Jabatan Fungsional Penyuluh Perikanan

Sedikitnya 90% atau 6,5 Juta nelayan,pembudidaya ikan,pengelola ikan(pelakau utama) dan
pelaku dukung usaha telah membentuk usaha skala Mikro dengan aksebilitas terbatas.
Karenanya, dibutuhkan keberadaan penyuluh perikanan yang akan menjadi fasilitator,
dinamisator, dan motivator dalam proses pembinaan dan pendampingan, demi mengembangan dan
perluasan usaha yang sudah dibangun.

Karena kebutuhan tersebut, maka Pemerintah secaea resmi mengesahkan pemberian jabatan
fungsional bagi penyuluh perikanan, yang tadinya masih disatukan dengan penyuluh pertanian
sesuai dengan dengen Peraturan Menteri (Permen) Pendayagunaan aparatur negara (PAN)
No.19/2008. Menurut Menteri Kelautan dan Perikanan Freddy Numberi, pemisahan dilakukan
mengingat potensi summberdaya kelautan dan perikanan indonesia sangat besar untuk mendukung
kemajuan, kemakmuran, dan kesejahteraan bangsa secara berkelanjutan.
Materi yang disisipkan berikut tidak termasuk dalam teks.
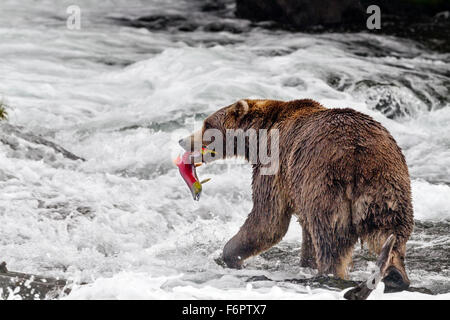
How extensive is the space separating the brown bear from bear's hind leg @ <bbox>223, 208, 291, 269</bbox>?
0.03 metres

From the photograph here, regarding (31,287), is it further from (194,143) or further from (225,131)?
(225,131)

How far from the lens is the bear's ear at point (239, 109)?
5.45 m

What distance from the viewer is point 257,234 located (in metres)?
5.22

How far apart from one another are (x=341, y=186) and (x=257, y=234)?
0.98 metres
Untuk itulah dibutuhkan sumberdaya manusia (SDM) khusus yang handal dan profesional dalam
menangani sektor tersebut." jelas Freddy usai penandatanganan MoU dengan Badan Kepegawaian
Negara di Jakarta, beberapa hari yang lalu. Nantinya, lanjut freddy, pelaksanaan penyuluhan
tidak hanya menghadalkan penyuluhan yang berasal dari pegawai negeri sipil (PNS)saja, tetapi
juga bisa berkolaborasi dan bersinergi dengan penyuluh swasta.